(Questions about scene geometry)
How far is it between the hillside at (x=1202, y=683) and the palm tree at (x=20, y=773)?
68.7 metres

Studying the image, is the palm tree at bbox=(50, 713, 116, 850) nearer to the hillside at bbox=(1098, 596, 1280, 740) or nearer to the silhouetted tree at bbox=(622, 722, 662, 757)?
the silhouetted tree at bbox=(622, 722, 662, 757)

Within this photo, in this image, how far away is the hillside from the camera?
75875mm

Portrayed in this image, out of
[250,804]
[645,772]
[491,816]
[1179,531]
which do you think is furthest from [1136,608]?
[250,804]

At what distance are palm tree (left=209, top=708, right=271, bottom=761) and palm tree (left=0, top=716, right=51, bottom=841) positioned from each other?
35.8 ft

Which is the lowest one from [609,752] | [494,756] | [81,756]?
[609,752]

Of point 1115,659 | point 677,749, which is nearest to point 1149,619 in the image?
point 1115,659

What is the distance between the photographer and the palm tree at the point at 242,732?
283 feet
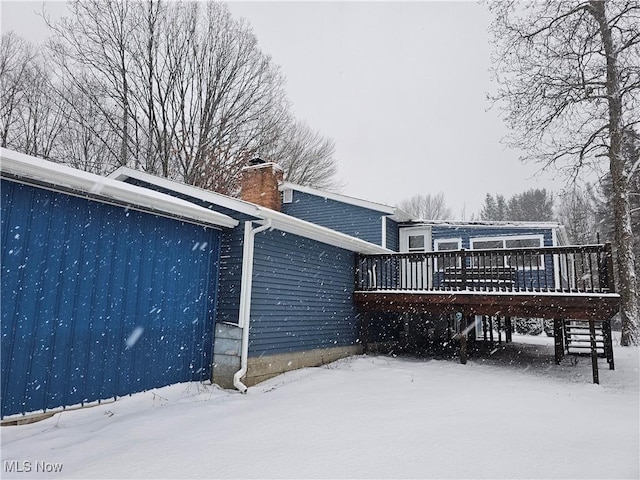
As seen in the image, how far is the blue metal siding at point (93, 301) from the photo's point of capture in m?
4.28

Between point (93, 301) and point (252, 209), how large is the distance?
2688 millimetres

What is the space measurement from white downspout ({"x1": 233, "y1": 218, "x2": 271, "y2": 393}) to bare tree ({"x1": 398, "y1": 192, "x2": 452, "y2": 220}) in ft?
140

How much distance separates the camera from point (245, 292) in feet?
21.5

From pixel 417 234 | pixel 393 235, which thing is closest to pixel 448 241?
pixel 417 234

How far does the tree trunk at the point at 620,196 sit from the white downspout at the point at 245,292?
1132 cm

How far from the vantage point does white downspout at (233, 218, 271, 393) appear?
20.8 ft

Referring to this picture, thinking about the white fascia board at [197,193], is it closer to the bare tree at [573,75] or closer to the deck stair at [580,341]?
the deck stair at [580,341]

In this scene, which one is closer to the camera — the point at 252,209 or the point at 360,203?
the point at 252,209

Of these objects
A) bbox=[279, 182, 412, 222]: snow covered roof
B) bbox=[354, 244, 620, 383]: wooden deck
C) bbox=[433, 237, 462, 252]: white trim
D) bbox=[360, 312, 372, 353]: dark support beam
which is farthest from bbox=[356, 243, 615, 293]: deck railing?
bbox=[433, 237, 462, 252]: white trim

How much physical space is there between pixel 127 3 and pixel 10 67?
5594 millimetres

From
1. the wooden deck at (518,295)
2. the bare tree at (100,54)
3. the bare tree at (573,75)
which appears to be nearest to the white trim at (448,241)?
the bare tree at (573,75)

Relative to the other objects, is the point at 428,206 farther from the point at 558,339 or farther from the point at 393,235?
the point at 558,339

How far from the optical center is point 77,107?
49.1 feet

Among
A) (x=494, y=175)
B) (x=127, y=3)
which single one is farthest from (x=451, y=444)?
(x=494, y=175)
* * *
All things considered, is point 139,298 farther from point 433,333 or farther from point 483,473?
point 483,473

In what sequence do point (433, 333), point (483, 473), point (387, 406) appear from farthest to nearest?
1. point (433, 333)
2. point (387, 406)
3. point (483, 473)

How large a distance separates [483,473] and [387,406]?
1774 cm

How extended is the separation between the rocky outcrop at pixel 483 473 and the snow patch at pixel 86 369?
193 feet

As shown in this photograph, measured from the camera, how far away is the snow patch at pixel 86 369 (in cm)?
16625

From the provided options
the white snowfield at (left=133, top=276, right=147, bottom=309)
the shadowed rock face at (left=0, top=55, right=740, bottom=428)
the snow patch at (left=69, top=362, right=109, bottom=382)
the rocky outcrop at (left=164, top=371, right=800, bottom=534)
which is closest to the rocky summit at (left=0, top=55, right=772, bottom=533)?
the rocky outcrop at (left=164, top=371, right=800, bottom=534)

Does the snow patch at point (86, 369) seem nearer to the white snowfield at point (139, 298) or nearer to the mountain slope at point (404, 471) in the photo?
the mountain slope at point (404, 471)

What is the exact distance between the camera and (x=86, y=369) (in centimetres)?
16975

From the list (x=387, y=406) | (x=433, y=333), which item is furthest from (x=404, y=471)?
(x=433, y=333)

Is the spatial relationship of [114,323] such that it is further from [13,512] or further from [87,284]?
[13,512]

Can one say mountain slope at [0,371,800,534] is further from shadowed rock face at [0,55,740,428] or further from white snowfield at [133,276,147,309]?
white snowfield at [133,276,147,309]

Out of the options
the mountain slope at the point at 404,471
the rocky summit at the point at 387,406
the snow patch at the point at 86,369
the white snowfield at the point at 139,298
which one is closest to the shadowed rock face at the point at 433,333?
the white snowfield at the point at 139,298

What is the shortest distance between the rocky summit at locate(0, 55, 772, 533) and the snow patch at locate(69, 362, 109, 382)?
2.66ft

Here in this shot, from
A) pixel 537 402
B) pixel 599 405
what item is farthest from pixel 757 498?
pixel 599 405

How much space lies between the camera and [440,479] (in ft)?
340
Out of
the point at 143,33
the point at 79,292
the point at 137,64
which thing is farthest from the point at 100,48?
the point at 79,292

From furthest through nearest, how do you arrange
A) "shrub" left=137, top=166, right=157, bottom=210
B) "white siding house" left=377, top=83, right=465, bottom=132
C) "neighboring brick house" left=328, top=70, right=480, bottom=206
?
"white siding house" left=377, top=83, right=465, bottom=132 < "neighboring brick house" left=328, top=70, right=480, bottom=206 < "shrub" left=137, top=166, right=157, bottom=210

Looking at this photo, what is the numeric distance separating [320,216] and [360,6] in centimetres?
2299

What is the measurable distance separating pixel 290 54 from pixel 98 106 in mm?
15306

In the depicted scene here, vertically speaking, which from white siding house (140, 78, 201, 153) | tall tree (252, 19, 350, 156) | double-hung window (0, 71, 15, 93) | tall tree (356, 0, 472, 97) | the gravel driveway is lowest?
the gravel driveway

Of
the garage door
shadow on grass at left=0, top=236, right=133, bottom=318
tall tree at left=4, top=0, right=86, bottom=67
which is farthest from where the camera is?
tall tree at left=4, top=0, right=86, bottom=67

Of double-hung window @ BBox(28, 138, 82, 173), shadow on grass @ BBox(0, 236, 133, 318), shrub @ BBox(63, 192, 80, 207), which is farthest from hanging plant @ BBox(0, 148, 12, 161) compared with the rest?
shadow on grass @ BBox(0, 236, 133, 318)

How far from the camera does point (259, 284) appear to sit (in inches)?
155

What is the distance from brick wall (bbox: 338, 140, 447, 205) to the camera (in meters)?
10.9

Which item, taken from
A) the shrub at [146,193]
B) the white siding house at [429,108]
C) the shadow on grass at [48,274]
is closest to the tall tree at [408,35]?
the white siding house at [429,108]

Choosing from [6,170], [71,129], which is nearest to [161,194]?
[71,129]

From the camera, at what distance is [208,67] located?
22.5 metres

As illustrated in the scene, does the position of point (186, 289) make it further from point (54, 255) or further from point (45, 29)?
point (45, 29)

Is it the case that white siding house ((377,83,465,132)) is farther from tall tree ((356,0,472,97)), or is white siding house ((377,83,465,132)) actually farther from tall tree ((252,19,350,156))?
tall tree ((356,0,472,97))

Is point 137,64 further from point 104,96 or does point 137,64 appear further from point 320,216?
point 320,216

### WRITTEN TASK
Edit the records from the line with "At what distance are" up to and including the line with "5594 millimetres" so that "white downspout" becomes "drainpipe" everywhere, leaving all else unchanged. Give only those lines, without the pictures.

### THE ANSWER
At what distance are palm tree (left=209, top=708, right=271, bottom=761) and palm tree (left=0, top=716, right=51, bottom=841) positioned from each other?
35.8 ft

Which is the lowest one from [609,752] | [494,756] | [81,756]?
[609,752]

Of point 1115,659 | point 677,749, which is nearest to point 1149,619 in the image?
point 1115,659

What is the distance between the photographer and the palm tree at the point at 242,732?
283 feet
As seen in the image, how far is the blue metal siding at point (93, 301) from the photo's point of capture in m?
4.28

Between point (93, 301) and point (252, 209), how large is the distance?
2688 millimetres

What is the space measurement from drainpipe ({"x1": 233, "y1": 218, "x2": 271, "y2": 393}) to bare tree ({"x1": 398, "y1": 192, "x2": 452, "y2": 220}) in ft?
140

How much distance separates the camera from point (245, 292) in feet?
21.5

From pixel 417 234 | pixel 393 235, which thing is closest to pixel 448 241?
pixel 417 234

How far does the tree trunk at the point at 620,196 sit from the drainpipe at the point at 245,292?
1132 cm

How far from the vantage point does drainpipe at (233, 218, 271, 393) appear?
20.8 ft

Referring to this picture, thinking about the white fascia board at [197,193], is it closer to the bare tree at [573,75] or closer to the deck stair at [580,341]?
the deck stair at [580,341]

In this scene, which one is closer to the camera — the point at 252,209 or the point at 360,203?
the point at 252,209

Of these objects
A) bbox=[279, 182, 412, 222]: snow covered roof
B) bbox=[354, 244, 620, 383]: wooden deck
C) bbox=[433, 237, 462, 252]: white trim
D) bbox=[360, 312, 372, 353]: dark support beam
which is farthest from bbox=[356, 243, 615, 293]: deck railing?
bbox=[433, 237, 462, 252]: white trim

How much physical space is there between pixel 127 3 and pixel 10 67?
5594 millimetres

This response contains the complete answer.